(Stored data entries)
────
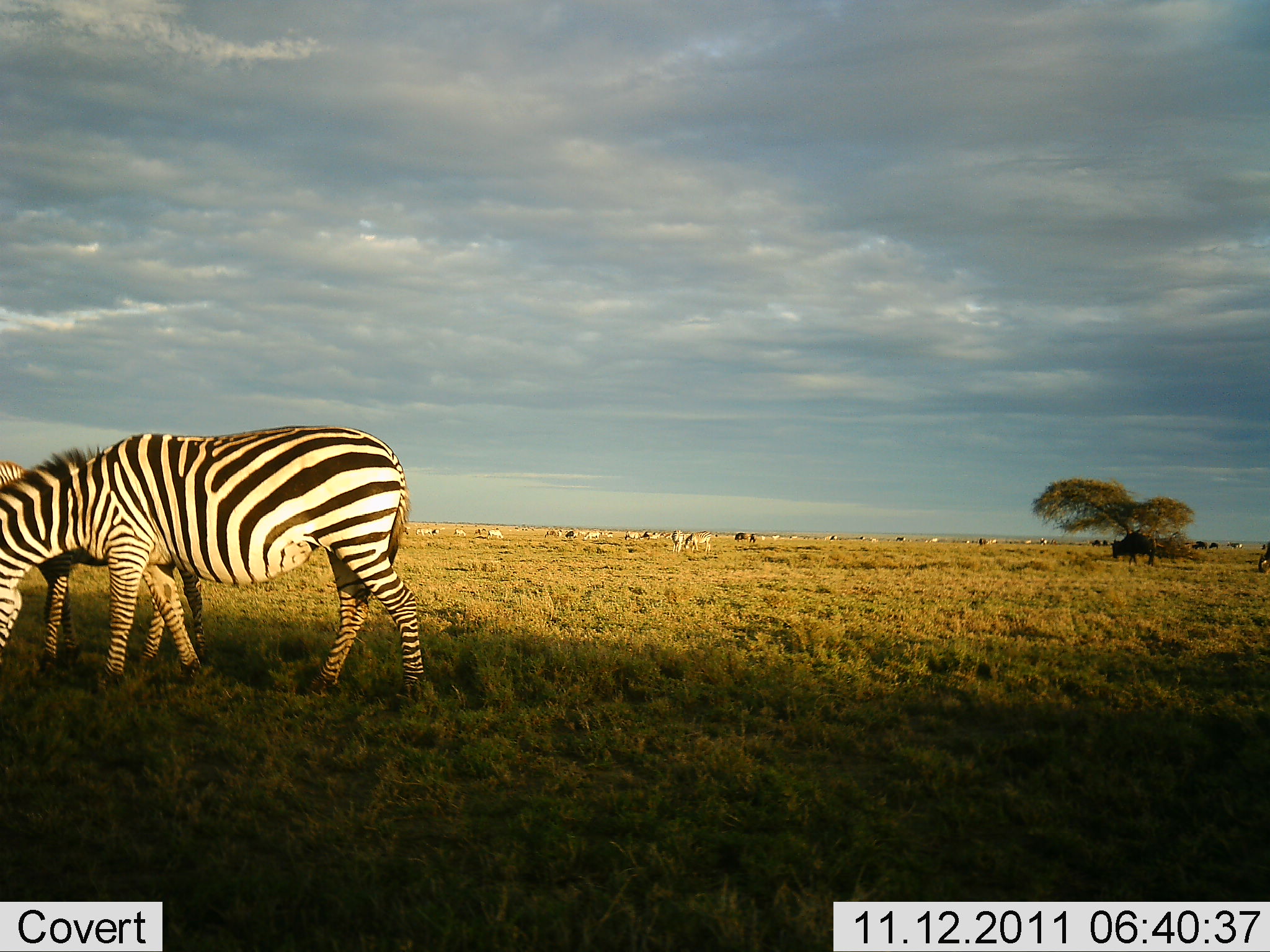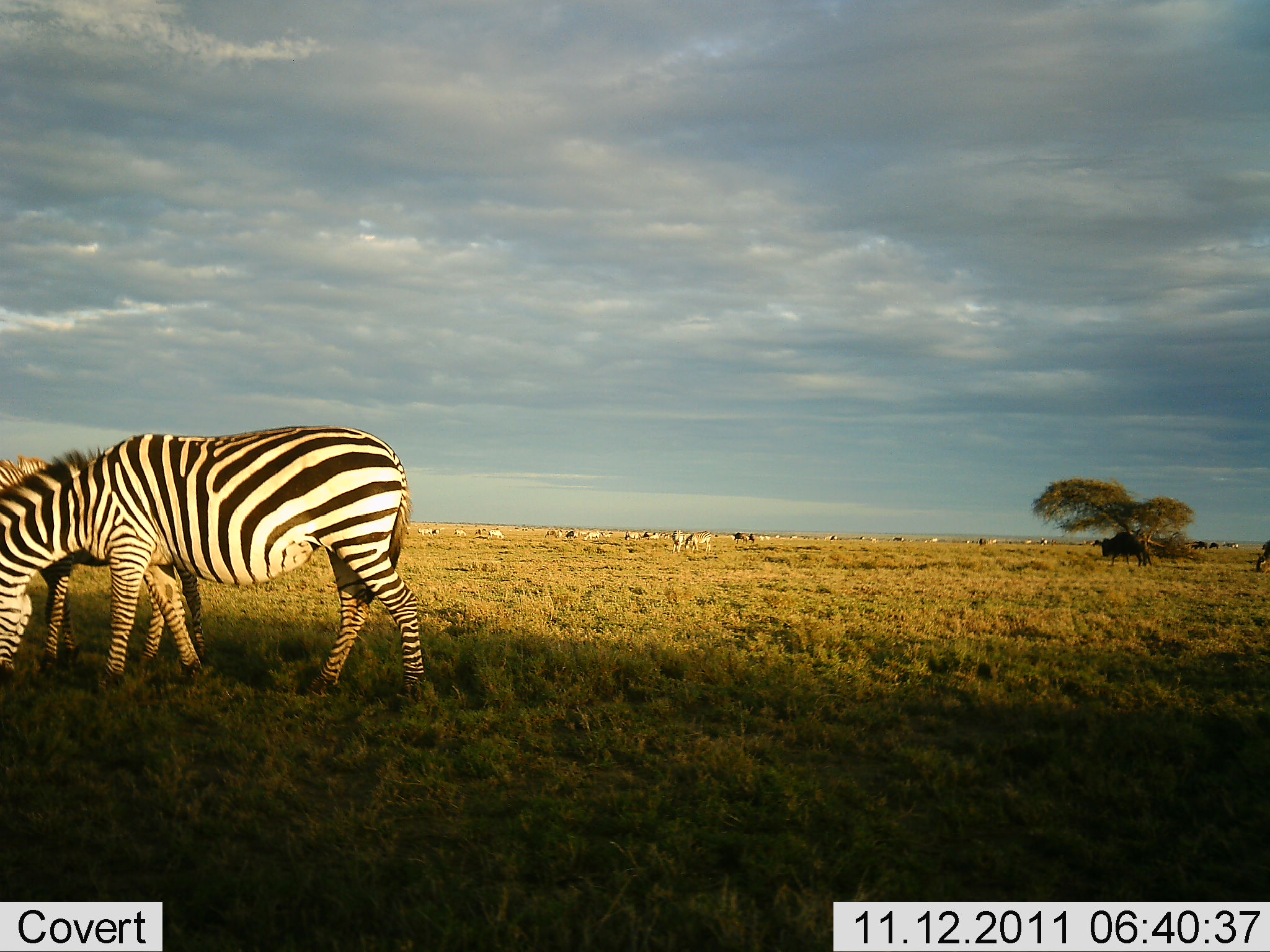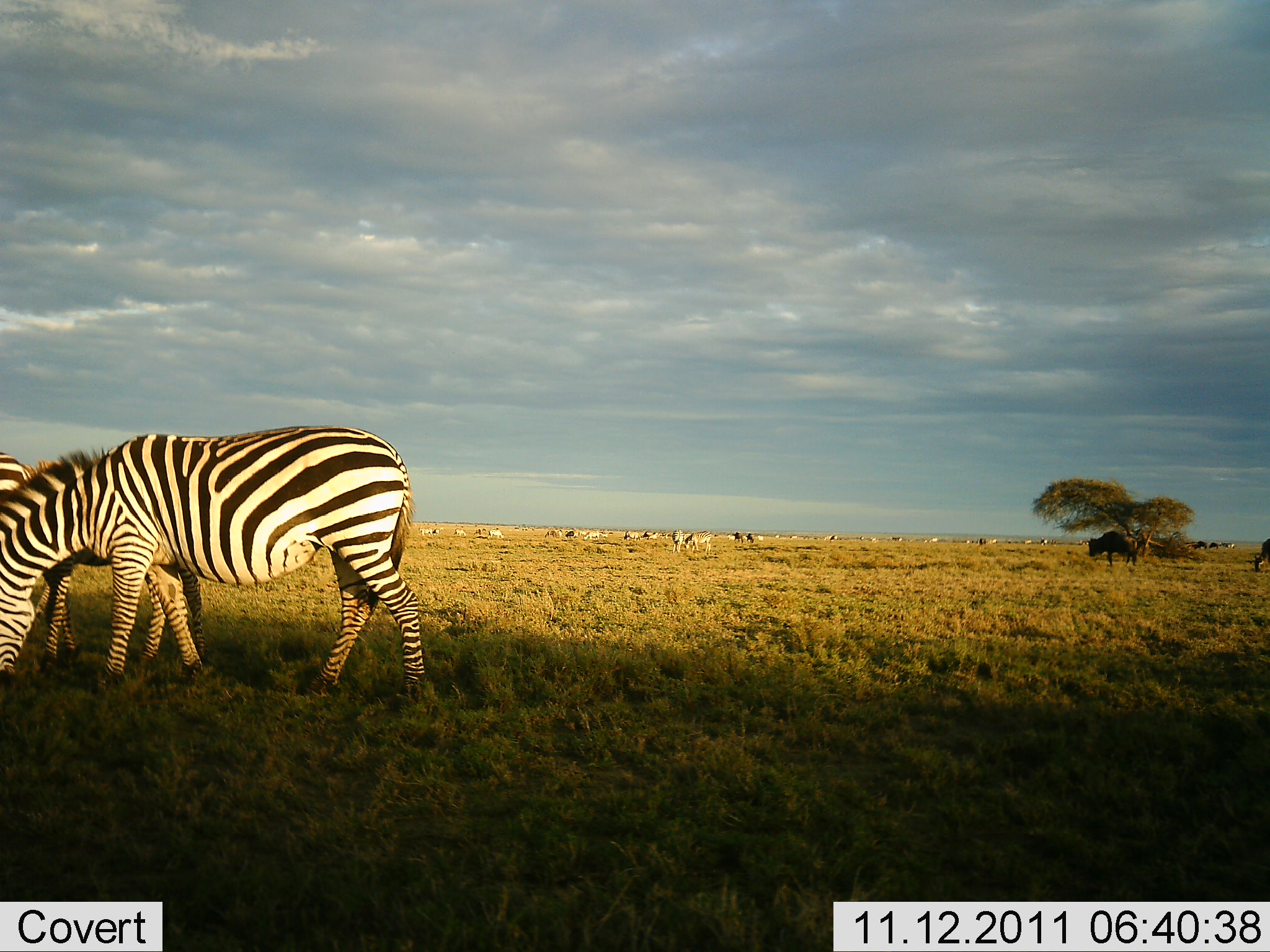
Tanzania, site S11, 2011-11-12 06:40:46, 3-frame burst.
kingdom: Animalia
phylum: Chordata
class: Mammalia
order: Artiodactyla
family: Bovidae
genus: Connochaetes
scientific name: Connochaetes taurinus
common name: blue wildebeest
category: wildebeest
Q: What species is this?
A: Wildebeest (blue wildebeest) (Connochaetes taurinus).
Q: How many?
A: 2.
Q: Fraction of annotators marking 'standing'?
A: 30%.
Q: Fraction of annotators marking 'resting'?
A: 0%.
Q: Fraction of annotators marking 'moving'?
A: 60%.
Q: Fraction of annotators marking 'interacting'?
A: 0%.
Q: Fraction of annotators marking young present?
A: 0%.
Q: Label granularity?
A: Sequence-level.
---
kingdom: Animalia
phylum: Chordata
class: Mammalia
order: Perissodactyla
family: Equidae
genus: Equus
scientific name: Equus quagga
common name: plains zebra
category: zebra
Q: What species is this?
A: Zebra (plains zebra) (Equus quagga).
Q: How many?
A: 2.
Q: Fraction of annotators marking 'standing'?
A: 53%.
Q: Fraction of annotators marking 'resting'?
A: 0%.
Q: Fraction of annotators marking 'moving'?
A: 0%.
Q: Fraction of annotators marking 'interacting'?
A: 0%.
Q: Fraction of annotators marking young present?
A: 5%.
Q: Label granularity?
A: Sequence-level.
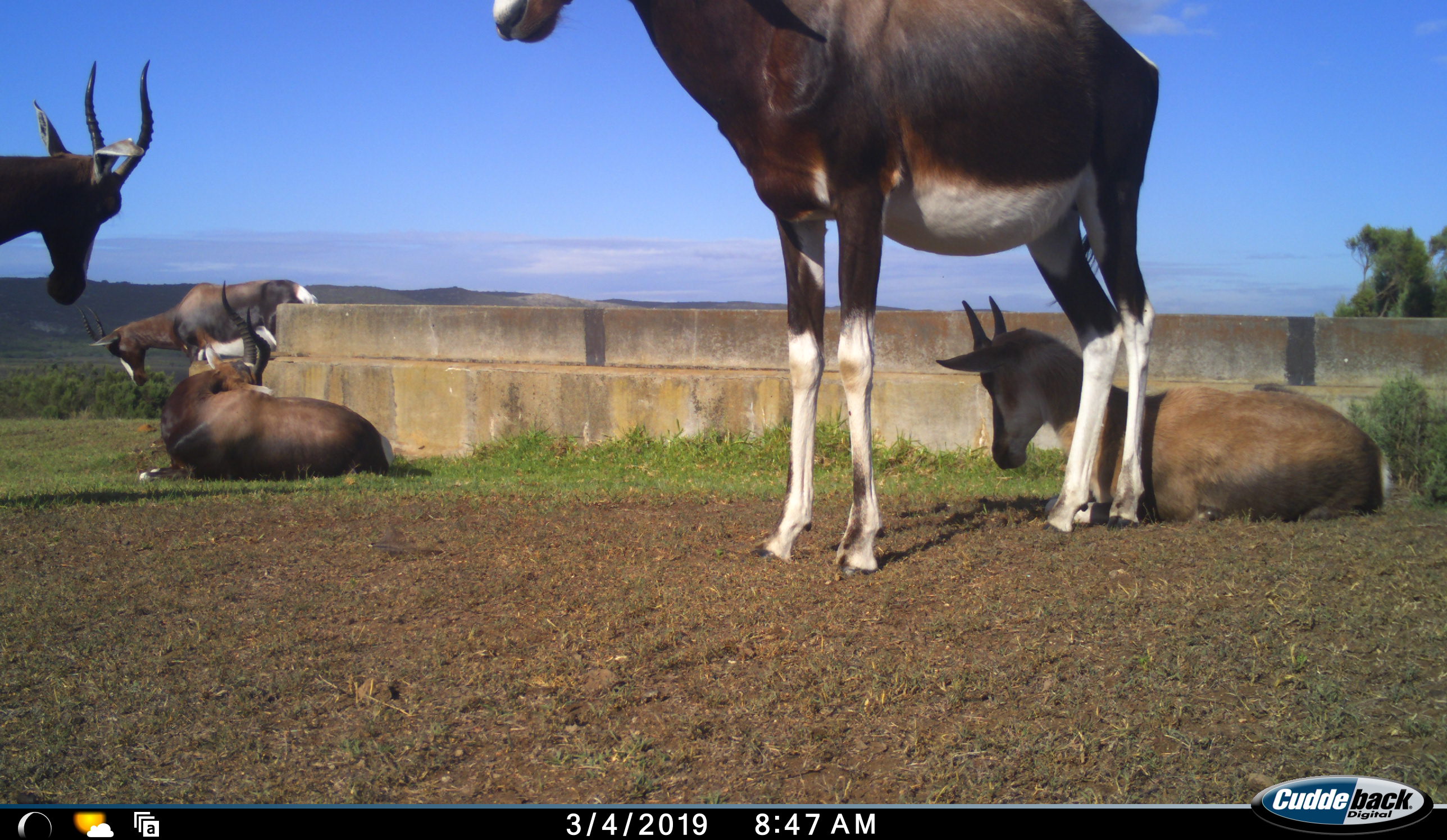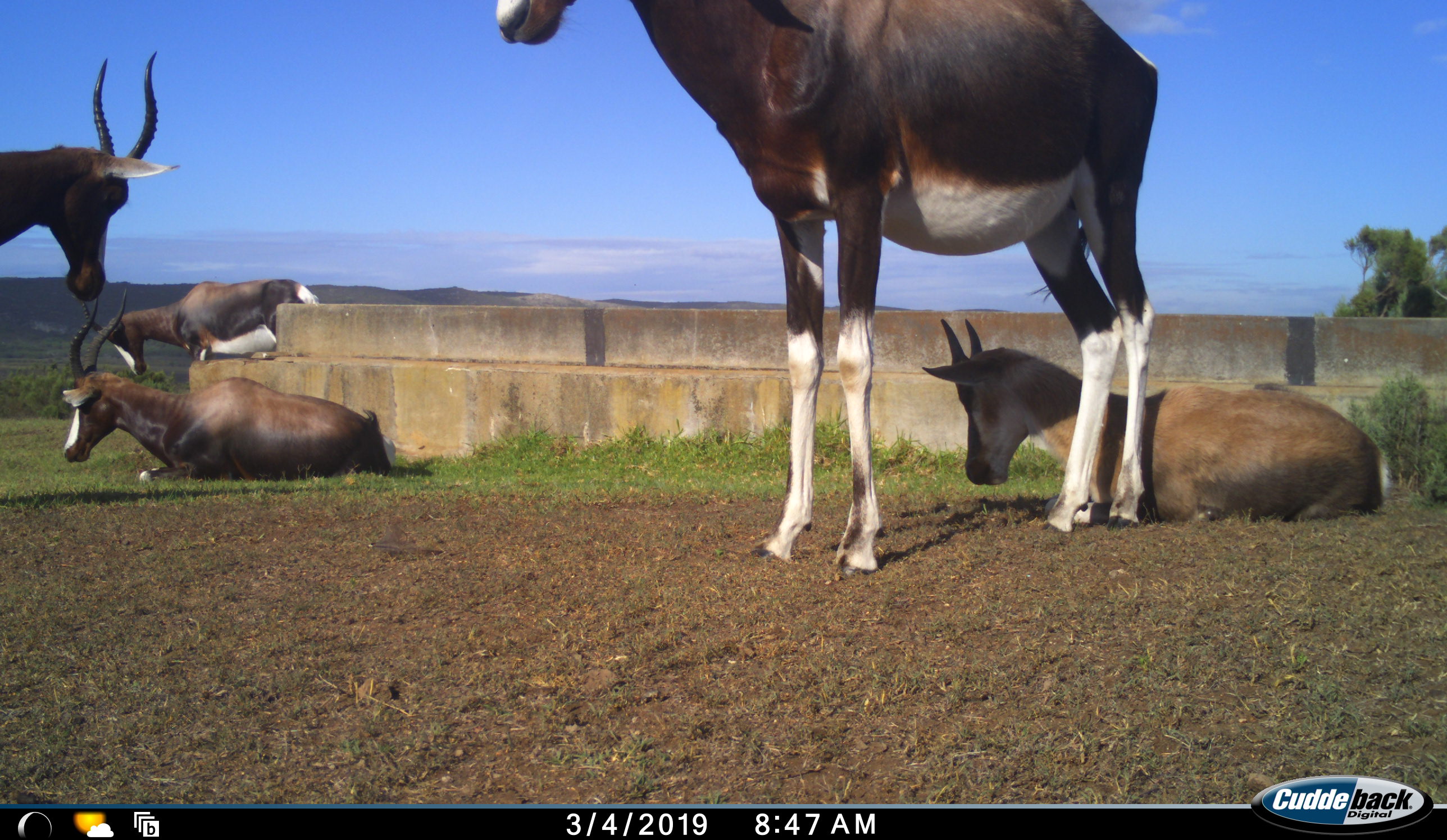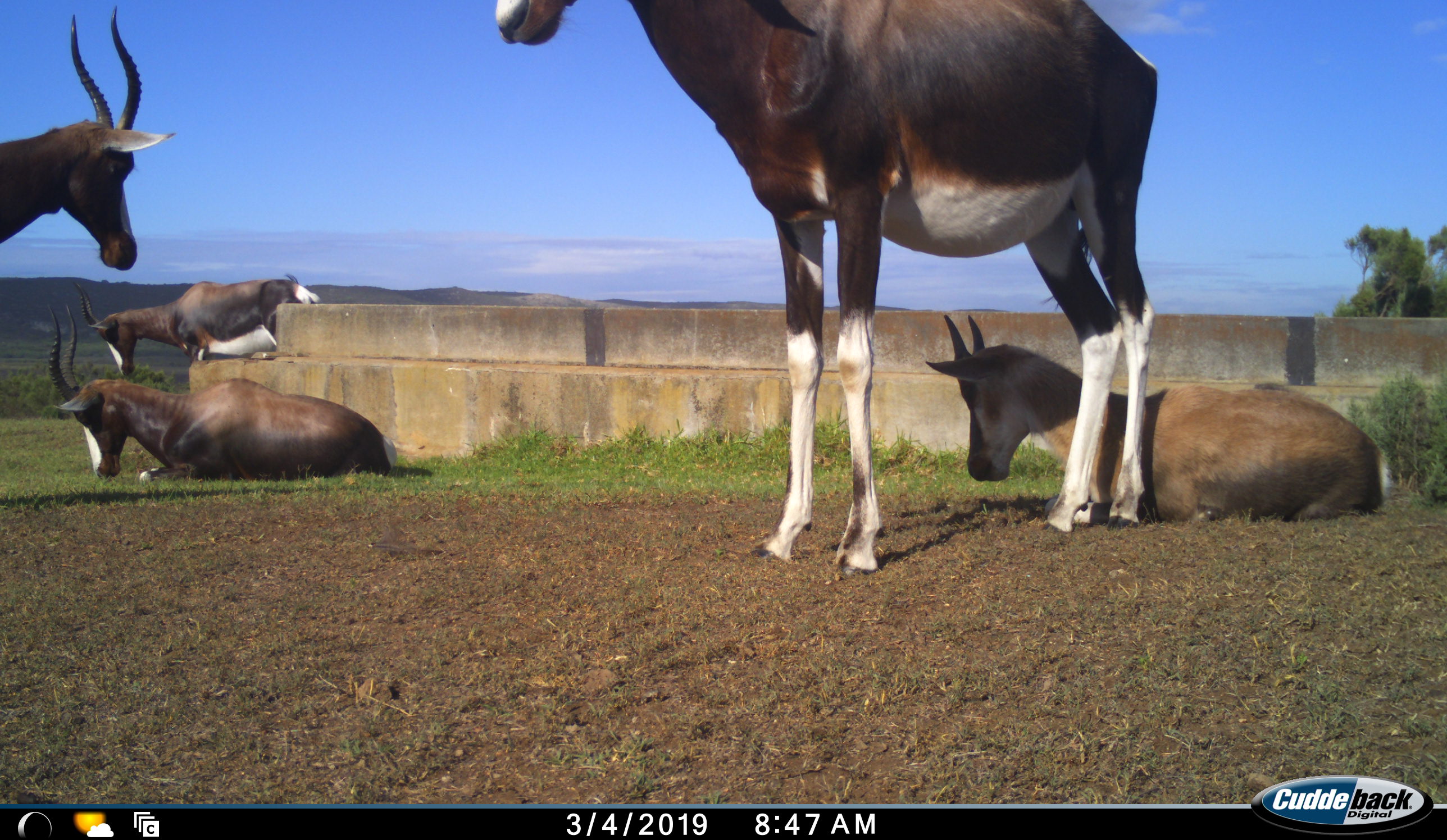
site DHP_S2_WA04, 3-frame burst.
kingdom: Animalia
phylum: Chordata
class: Mammalia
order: Artiodactyla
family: Bovidae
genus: Damaliscus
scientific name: Damaliscus pygargus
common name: bontebok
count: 5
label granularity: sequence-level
────
→ **GOAL OF THE EXERCISE**
Looking through the entries, count the lines that hold the word "burst" and state that count alone.

→ **RESPONSE BOX**
2